In observational study, we investigate the association between variables and in experiment, we inestigate the causality between variables.

In generally, several types of observational studies and experiments are as the following:

In this week’s reading, The article “Science Isn’t Broken” By Christie Aschwanden https://fivethirtyeight.com/features/science-isnt-broken/ has shown me the power of scientific researches and the difficulties that scientists encountered when carrying out experiments.

From the first to the third year leaning in statistics, the case we analyze becomes more complex and closer to our real world, which means we need to consider more factors and uncertainties that are likely to appear.

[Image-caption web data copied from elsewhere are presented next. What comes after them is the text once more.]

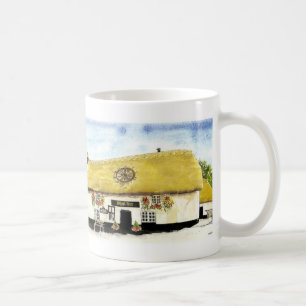 'Wheel Inn' Mug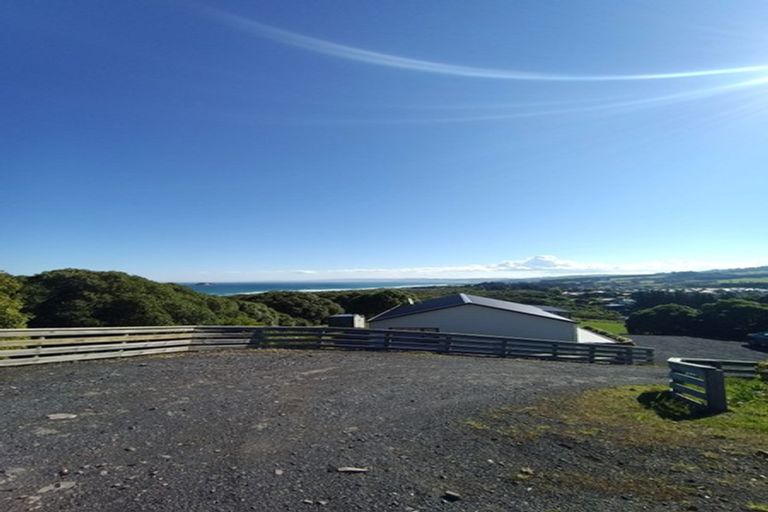 Photo of property in 451 Blackhead Road, Waldronville, Dunedin, 9076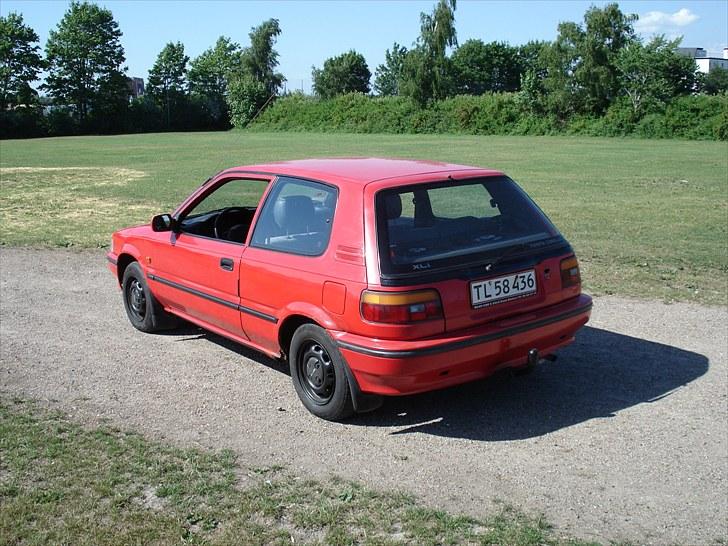 Toyota Corolla ee90  billede 4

One point that really impresses me a lot is “Human fallibilities send the scientific process hurtling in fits, starts and misdirections instead of in a straight line from question to truth.” (By the article “Science Isn’t Broken” By Christie Aschwanden) Strictly speaking, every results we get from an experiment are temporary truth, which are likely to depend on too many factors, such as different experimental methods, personal biases, sample sizes and so on. More rigorous results and better decisions are made from every failure. Also, considering p-hacking, I originally thought it as a kind of misuse of data analysis which is likely to introduce lots of biases; however, in this article, it provides me with another way of understanding p-hacking, which is also a good way to explore the boundaries fo knowledge.

In the example of exploring the association between the soccer referees and red cards, this project reveals that various statistical methods chosen will result in different results, thus replication of experiments is crucially important here to make comparisons and also reduce biases.

Generally, this article shows us there are too much variabilities to consider when carrying out statistical analysis, therefore every failure from each experiment is not meaningless but provides more complete ideas to the next step, which is the power of science.

--

--